Weitere Zinssenkungen werden den Druck auf die Türkische Lira verstärken. Zudem halten die Beschwerden der Unternehmen an, dass Banken sehr zögerlich bei der Kreditvergabe seien. In einem Beitrag für die Wirtschaftszeitung Dünya führt der Kolumnist Fatih Özatay dazu aus, dass es nicht so sehr die Kosten sind, die die Banken von einer Kreditvergabe abhalten. Vielmehr sind es die Risiken angesichts einer Finanzpolitik, die jederzeit eine neue Turbulenz auslösen kann.
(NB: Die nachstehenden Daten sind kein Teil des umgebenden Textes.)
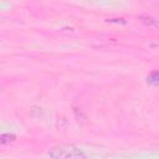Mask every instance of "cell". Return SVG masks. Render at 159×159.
I'll return each mask as SVG.
<instances>
[{
  "mask_svg": "<svg viewBox=\"0 0 159 159\" xmlns=\"http://www.w3.org/2000/svg\"><path fill=\"white\" fill-rule=\"evenodd\" d=\"M47 155L51 159H84L86 154L83 150L75 144H58L52 147Z\"/></svg>",
  "mask_w": 159,
  "mask_h": 159,
  "instance_id": "cell-1",
  "label": "cell"
},
{
  "mask_svg": "<svg viewBox=\"0 0 159 159\" xmlns=\"http://www.w3.org/2000/svg\"><path fill=\"white\" fill-rule=\"evenodd\" d=\"M15 139H16V137L14 134H10V133H5V134L0 135V143L1 144H7L11 142H15Z\"/></svg>",
  "mask_w": 159,
  "mask_h": 159,
  "instance_id": "cell-3",
  "label": "cell"
},
{
  "mask_svg": "<svg viewBox=\"0 0 159 159\" xmlns=\"http://www.w3.org/2000/svg\"><path fill=\"white\" fill-rule=\"evenodd\" d=\"M139 21L143 22L145 26H149L152 29H157L158 27V21L153 17V16H149V15H140L139 17Z\"/></svg>",
  "mask_w": 159,
  "mask_h": 159,
  "instance_id": "cell-2",
  "label": "cell"
},
{
  "mask_svg": "<svg viewBox=\"0 0 159 159\" xmlns=\"http://www.w3.org/2000/svg\"><path fill=\"white\" fill-rule=\"evenodd\" d=\"M148 83L149 84H153V86H157L159 83V77H158V72L154 71L152 72L149 76H148Z\"/></svg>",
  "mask_w": 159,
  "mask_h": 159,
  "instance_id": "cell-4",
  "label": "cell"
},
{
  "mask_svg": "<svg viewBox=\"0 0 159 159\" xmlns=\"http://www.w3.org/2000/svg\"><path fill=\"white\" fill-rule=\"evenodd\" d=\"M107 21H108V22H122V24L125 22L123 19H107Z\"/></svg>",
  "mask_w": 159,
  "mask_h": 159,
  "instance_id": "cell-5",
  "label": "cell"
}]
</instances>
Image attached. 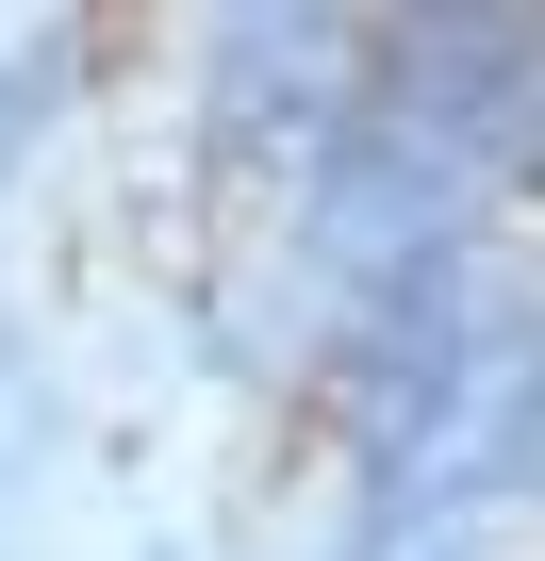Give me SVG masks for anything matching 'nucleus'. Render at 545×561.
Returning <instances> with one entry per match:
<instances>
[{
  "mask_svg": "<svg viewBox=\"0 0 545 561\" xmlns=\"http://www.w3.org/2000/svg\"><path fill=\"white\" fill-rule=\"evenodd\" d=\"M315 67H331V0H215V83H231V116H282Z\"/></svg>",
  "mask_w": 545,
  "mask_h": 561,
  "instance_id": "1",
  "label": "nucleus"
}]
</instances>
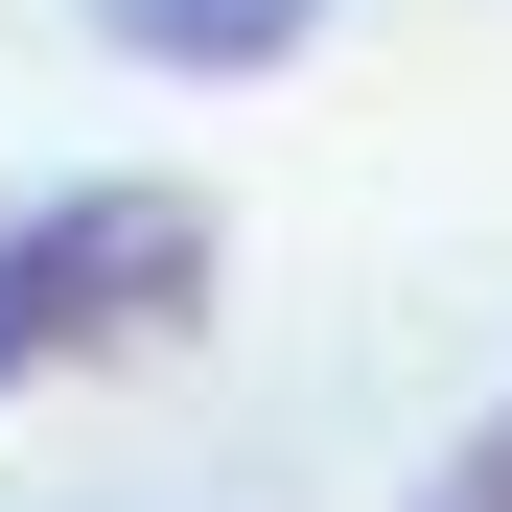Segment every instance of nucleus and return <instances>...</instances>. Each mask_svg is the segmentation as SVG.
<instances>
[{
  "label": "nucleus",
  "instance_id": "7ed1b4c3",
  "mask_svg": "<svg viewBox=\"0 0 512 512\" xmlns=\"http://www.w3.org/2000/svg\"><path fill=\"white\" fill-rule=\"evenodd\" d=\"M419 512H512V396L466 419V466H443V489H419Z\"/></svg>",
  "mask_w": 512,
  "mask_h": 512
},
{
  "label": "nucleus",
  "instance_id": "f257e3e1",
  "mask_svg": "<svg viewBox=\"0 0 512 512\" xmlns=\"http://www.w3.org/2000/svg\"><path fill=\"white\" fill-rule=\"evenodd\" d=\"M210 210L187 187H47V210H0V396L24 373H117V350H187L210 326Z\"/></svg>",
  "mask_w": 512,
  "mask_h": 512
},
{
  "label": "nucleus",
  "instance_id": "f03ea898",
  "mask_svg": "<svg viewBox=\"0 0 512 512\" xmlns=\"http://www.w3.org/2000/svg\"><path fill=\"white\" fill-rule=\"evenodd\" d=\"M326 24V0H94V47H140V70H280Z\"/></svg>",
  "mask_w": 512,
  "mask_h": 512
}]
</instances>
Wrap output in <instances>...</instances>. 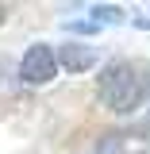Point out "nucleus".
I'll return each instance as SVG.
<instances>
[{
	"mask_svg": "<svg viewBox=\"0 0 150 154\" xmlns=\"http://www.w3.org/2000/svg\"><path fill=\"white\" fill-rule=\"evenodd\" d=\"M96 96L104 108L112 112H135L139 100H142V81H139V69L131 62H112L100 69V81H96Z\"/></svg>",
	"mask_w": 150,
	"mask_h": 154,
	"instance_id": "1",
	"label": "nucleus"
},
{
	"mask_svg": "<svg viewBox=\"0 0 150 154\" xmlns=\"http://www.w3.org/2000/svg\"><path fill=\"white\" fill-rule=\"evenodd\" d=\"M54 73H58L54 46H46V42L27 46V54L19 62V81H23V85H46V81H54Z\"/></svg>",
	"mask_w": 150,
	"mask_h": 154,
	"instance_id": "2",
	"label": "nucleus"
},
{
	"mask_svg": "<svg viewBox=\"0 0 150 154\" xmlns=\"http://www.w3.org/2000/svg\"><path fill=\"white\" fill-rule=\"evenodd\" d=\"M54 54H58V66L69 73H85L96 66V46H85V42H62Z\"/></svg>",
	"mask_w": 150,
	"mask_h": 154,
	"instance_id": "3",
	"label": "nucleus"
},
{
	"mask_svg": "<svg viewBox=\"0 0 150 154\" xmlns=\"http://www.w3.org/2000/svg\"><path fill=\"white\" fill-rule=\"evenodd\" d=\"M127 16L123 8H112V4H93V23H119Z\"/></svg>",
	"mask_w": 150,
	"mask_h": 154,
	"instance_id": "4",
	"label": "nucleus"
}]
</instances>
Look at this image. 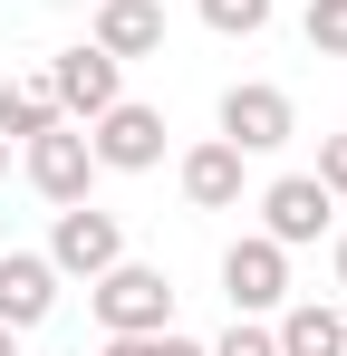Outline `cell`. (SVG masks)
I'll return each mask as SVG.
<instances>
[{"instance_id": "1", "label": "cell", "mask_w": 347, "mask_h": 356, "mask_svg": "<svg viewBox=\"0 0 347 356\" xmlns=\"http://www.w3.org/2000/svg\"><path fill=\"white\" fill-rule=\"evenodd\" d=\"M87 298H97V327H107V337H155V327H174V280H164V270H145V260L97 270Z\"/></svg>"}, {"instance_id": "2", "label": "cell", "mask_w": 347, "mask_h": 356, "mask_svg": "<svg viewBox=\"0 0 347 356\" xmlns=\"http://www.w3.org/2000/svg\"><path fill=\"white\" fill-rule=\"evenodd\" d=\"M289 135H299L289 87H270V77H241V87L222 97V145H241V154H280Z\"/></svg>"}, {"instance_id": "3", "label": "cell", "mask_w": 347, "mask_h": 356, "mask_svg": "<svg viewBox=\"0 0 347 356\" xmlns=\"http://www.w3.org/2000/svg\"><path fill=\"white\" fill-rule=\"evenodd\" d=\"M87 154H97V174H155V164H164V116L116 97L107 116L87 125Z\"/></svg>"}, {"instance_id": "4", "label": "cell", "mask_w": 347, "mask_h": 356, "mask_svg": "<svg viewBox=\"0 0 347 356\" xmlns=\"http://www.w3.org/2000/svg\"><path fill=\"white\" fill-rule=\"evenodd\" d=\"M116 260H125V232H116V212H97V202H58L49 270H68V280H97V270H116Z\"/></svg>"}, {"instance_id": "5", "label": "cell", "mask_w": 347, "mask_h": 356, "mask_svg": "<svg viewBox=\"0 0 347 356\" xmlns=\"http://www.w3.org/2000/svg\"><path fill=\"white\" fill-rule=\"evenodd\" d=\"M29 183H39V202H87V183H97L87 125H68V116H58L49 135H29Z\"/></svg>"}, {"instance_id": "6", "label": "cell", "mask_w": 347, "mask_h": 356, "mask_svg": "<svg viewBox=\"0 0 347 356\" xmlns=\"http://www.w3.org/2000/svg\"><path fill=\"white\" fill-rule=\"evenodd\" d=\"M116 67H125V58H107L97 39H87V49H58V67H49V87H58V116H68V125H97V116L116 106V97H125V87H116Z\"/></svg>"}, {"instance_id": "7", "label": "cell", "mask_w": 347, "mask_h": 356, "mask_svg": "<svg viewBox=\"0 0 347 356\" xmlns=\"http://www.w3.org/2000/svg\"><path fill=\"white\" fill-rule=\"evenodd\" d=\"M328 212H338V193L318 174H280L270 193H261V232L280 241V250H299V241H318L328 232Z\"/></svg>"}, {"instance_id": "8", "label": "cell", "mask_w": 347, "mask_h": 356, "mask_svg": "<svg viewBox=\"0 0 347 356\" xmlns=\"http://www.w3.org/2000/svg\"><path fill=\"white\" fill-rule=\"evenodd\" d=\"M222 289H231V308H280V298H289V250L270 232L231 241V250H222Z\"/></svg>"}, {"instance_id": "9", "label": "cell", "mask_w": 347, "mask_h": 356, "mask_svg": "<svg viewBox=\"0 0 347 356\" xmlns=\"http://www.w3.org/2000/svg\"><path fill=\"white\" fill-rule=\"evenodd\" d=\"M49 308H58L49 250H0V327H39Z\"/></svg>"}, {"instance_id": "10", "label": "cell", "mask_w": 347, "mask_h": 356, "mask_svg": "<svg viewBox=\"0 0 347 356\" xmlns=\"http://www.w3.org/2000/svg\"><path fill=\"white\" fill-rule=\"evenodd\" d=\"M183 202H193V212H231V202H241V145H222V135L193 145V154H183Z\"/></svg>"}, {"instance_id": "11", "label": "cell", "mask_w": 347, "mask_h": 356, "mask_svg": "<svg viewBox=\"0 0 347 356\" xmlns=\"http://www.w3.org/2000/svg\"><path fill=\"white\" fill-rule=\"evenodd\" d=\"M97 49L107 58H155L164 49V10L155 0H97Z\"/></svg>"}, {"instance_id": "12", "label": "cell", "mask_w": 347, "mask_h": 356, "mask_svg": "<svg viewBox=\"0 0 347 356\" xmlns=\"http://www.w3.org/2000/svg\"><path fill=\"white\" fill-rule=\"evenodd\" d=\"M270 337H280V356H347V318H338V308H318V298H299Z\"/></svg>"}, {"instance_id": "13", "label": "cell", "mask_w": 347, "mask_h": 356, "mask_svg": "<svg viewBox=\"0 0 347 356\" xmlns=\"http://www.w3.org/2000/svg\"><path fill=\"white\" fill-rule=\"evenodd\" d=\"M49 125H58V87L49 77H0V135L29 145V135H49Z\"/></svg>"}, {"instance_id": "14", "label": "cell", "mask_w": 347, "mask_h": 356, "mask_svg": "<svg viewBox=\"0 0 347 356\" xmlns=\"http://www.w3.org/2000/svg\"><path fill=\"white\" fill-rule=\"evenodd\" d=\"M193 10H203V19H213V29H222V39H261V29H270V10H280V0H193Z\"/></svg>"}, {"instance_id": "15", "label": "cell", "mask_w": 347, "mask_h": 356, "mask_svg": "<svg viewBox=\"0 0 347 356\" xmlns=\"http://www.w3.org/2000/svg\"><path fill=\"white\" fill-rule=\"evenodd\" d=\"M299 29H309V49H318V58H347V0H309V19H299Z\"/></svg>"}, {"instance_id": "16", "label": "cell", "mask_w": 347, "mask_h": 356, "mask_svg": "<svg viewBox=\"0 0 347 356\" xmlns=\"http://www.w3.org/2000/svg\"><path fill=\"white\" fill-rule=\"evenodd\" d=\"M203 356H280V337H270V327H231L222 347H203Z\"/></svg>"}, {"instance_id": "17", "label": "cell", "mask_w": 347, "mask_h": 356, "mask_svg": "<svg viewBox=\"0 0 347 356\" xmlns=\"http://www.w3.org/2000/svg\"><path fill=\"white\" fill-rule=\"evenodd\" d=\"M318 183H328V193H347V135H328V145H318Z\"/></svg>"}, {"instance_id": "18", "label": "cell", "mask_w": 347, "mask_h": 356, "mask_svg": "<svg viewBox=\"0 0 347 356\" xmlns=\"http://www.w3.org/2000/svg\"><path fill=\"white\" fill-rule=\"evenodd\" d=\"M145 356H203V347H193V337H174V327H155V337H145Z\"/></svg>"}, {"instance_id": "19", "label": "cell", "mask_w": 347, "mask_h": 356, "mask_svg": "<svg viewBox=\"0 0 347 356\" xmlns=\"http://www.w3.org/2000/svg\"><path fill=\"white\" fill-rule=\"evenodd\" d=\"M0 356H20V327H0Z\"/></svg>"}, {"instance_id": "20", "label": "cell", "mask_w": 347, "mask_h": 356, "mask_svg": "<svg viewBox=\"0 0 347 356\" xmlns=\"http://www.w3.org/2000/svg\"><path fill=\"white\" fill-rule=\"evenodd\" d=\"M0 174H10V135H0Z\"/></svg>"}, {"instance_id": "21", "label": "cell", "mask_w": 347, "mask_h": 356, "mask_svg": "<svg viewBox=\"0 0 347 356\" xmlns=\"http://www.w3.org/2000/svg\"><path fill=\"white\" fill-rule=\"evenodd\" d=\"M338 280H347V241H338Z\"/></svg>"}]
</instances>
Ebenfalls in der Dünya setzt sich der Kolumnist Alaattin Aktaş mit der Inflationsentwicklung auseinander. Kommt es nicht zu einer Devisenturbulenz, werden die hohen Anstiegsraten im Dezember 2021 und Januar 2021 zu einem Inflationsrückgang führen. Doch abhängig von den Devisenkursen und den Ölpreisen könnte dieser Effekt geringer ausfallen, als erwartet.